CHICAGO — At Bally Total Fitness' shareholder meeting last January, the investors cast their vote on whether or not to oust Paul Toback, former chairman and CEO, and to elect new members to the board. The measure to oust Toback failed, but two new board members were elected — Don Kornstein and Barry Elson — and the two men are now running the company as the interim chairman and CEO after Toback's involuntary resignation.
One year later, the annual meeting last month attracted less than half of the number of shareholders as last year's meeting, which had 100 attendees. Investors backed all three of the board's recommendations to re-elect Don Kornstein, the current interim chairman, for a three-year term as a Class I director until 2009; to approve the equity compensation plan; and to ratify the appointment of KPMG LLG as the independent auditor.
The Bally board didn't include the vote for an equity compensation plan in its original proxy, but later amended it to allow shareholders to vote on the distribution of shares to the employees. If the shareholders did not approve the equity compensation plan, the board would not have been able to grant equity-based awards to employees and non-employee directors. Jim Booker, a Bally Total Fitness shareholder and industry veteran, says he had expected shareholders to approve the equity compensation plan. He was also not surprised to see Kornstein re-elected for another term.
“Everything indicates that he (Kornstein) is quickly getting a grip on things,” he says.
Bally has a class structure board, which means that different board members are up for election during different years.
The board recommended Kornstein for a three-year term to even out the number of directors who will be up for re-election each year.
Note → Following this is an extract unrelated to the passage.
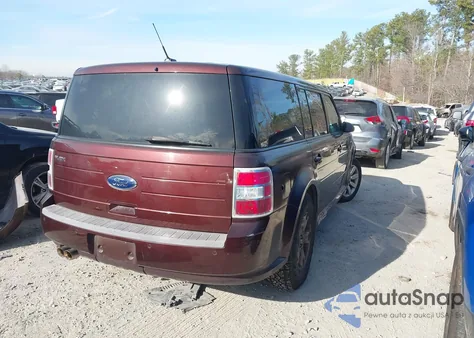 2009 Ford Flex Se из США, поврежденный, VIN 2FMDK51C19BA20105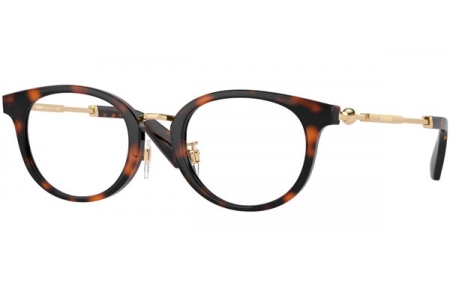 Lunettes de vue - Burberry - BE2413D - 3002 DARK HAVANA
Bally's board, which once had nine members, is down to four due to board member resignations, and many of the members who left would have come up for re-election in three years.
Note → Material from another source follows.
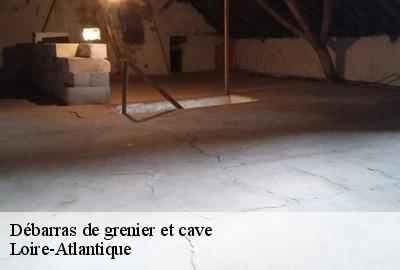 Débarras de grenier et cave Loire-Atlantique 
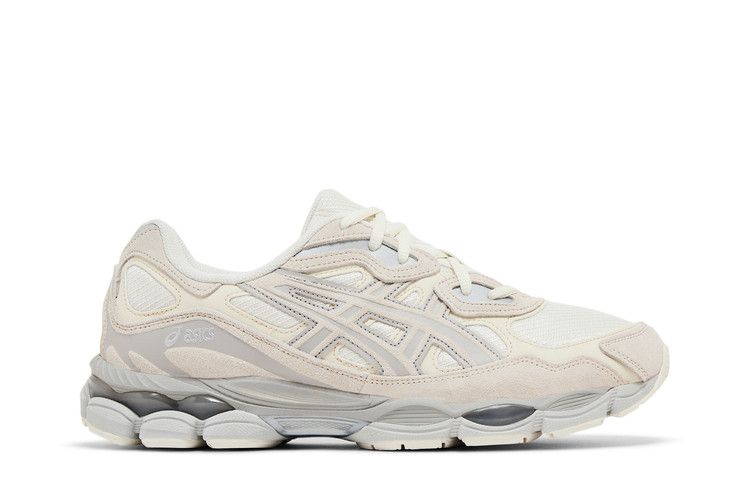 ASICS Gel NYC 'Grey Cream' — Cream/Cream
“I think we will look at the makeup of the board in the near future, but at this point, we're happy with the board,” says Matt Messinger, spokesperson for Bally. “They seem to be working well together.”
Bally also announced that it is investing in its top performing clubs and selling off underperforming clubs. The company recently generated $13.5 million in net proceeds from the sale/leaseback of four properties. The transactions enabled Bally to satisfy the senior credit facility requirement of raising at least $20 million in additional liquidity by the end of 2006.
Booker supports the sale of underperforming clubs.
“Trying to sell off some of their nonproducers is a really good move,” he says. “Bally had a lot of clubs that they were hanging on to that they should have been selling off. The company will remain strong as long as they make those kind of moves.”
Michael Scott Scudder, an industry consultant, says the company appears to be orchestrating a possible turnaround. Bally has made steps in that direction by making its board of directors a more manageable size, trying to make its profitable clubs more profitable and unloading the underperforming clubs, he says. Now the company needs to find a way to deal with the subordinated debt, which is due in October 2007, he says.
“If they haven't turned the company sufficiently by then to pay those off, there will likely be another attempt at re-financing, this time taking that debt and turning it into some form of convertible bond with either a stock kicker or warrants,” he says.